***** EXERCISE MATERIALS *****

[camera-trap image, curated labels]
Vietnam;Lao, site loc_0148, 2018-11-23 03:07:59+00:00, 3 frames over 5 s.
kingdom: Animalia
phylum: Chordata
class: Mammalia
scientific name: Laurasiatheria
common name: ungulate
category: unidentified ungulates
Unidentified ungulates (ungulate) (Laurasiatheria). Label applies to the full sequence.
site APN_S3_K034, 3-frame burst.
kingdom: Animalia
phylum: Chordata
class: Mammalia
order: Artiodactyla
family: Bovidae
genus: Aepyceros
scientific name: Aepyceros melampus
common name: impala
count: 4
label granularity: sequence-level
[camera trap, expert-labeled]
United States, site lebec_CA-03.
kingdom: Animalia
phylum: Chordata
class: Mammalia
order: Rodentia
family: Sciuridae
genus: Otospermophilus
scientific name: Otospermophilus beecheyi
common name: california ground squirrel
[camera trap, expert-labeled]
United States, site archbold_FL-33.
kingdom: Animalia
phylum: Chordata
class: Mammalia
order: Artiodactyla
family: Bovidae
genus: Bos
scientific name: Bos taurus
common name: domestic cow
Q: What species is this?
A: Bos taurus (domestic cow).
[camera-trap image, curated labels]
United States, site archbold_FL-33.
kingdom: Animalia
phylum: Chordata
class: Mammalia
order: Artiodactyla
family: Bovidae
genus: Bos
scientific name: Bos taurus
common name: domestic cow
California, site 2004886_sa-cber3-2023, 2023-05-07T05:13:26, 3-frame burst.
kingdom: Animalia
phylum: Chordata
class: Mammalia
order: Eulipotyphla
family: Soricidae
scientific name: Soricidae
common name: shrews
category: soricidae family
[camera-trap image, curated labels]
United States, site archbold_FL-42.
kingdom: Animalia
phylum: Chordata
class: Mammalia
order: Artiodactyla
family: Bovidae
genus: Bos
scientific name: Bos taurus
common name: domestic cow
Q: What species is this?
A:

*****

## YOUR GOAL
Across the material, report every line that has the word "United".

## EXPECTED ANSWER
United States, site lebec_CA-03.
United States, site archbold_FL-33.
United States, site archbold_FL-33.
United States, site archbold_FL-42.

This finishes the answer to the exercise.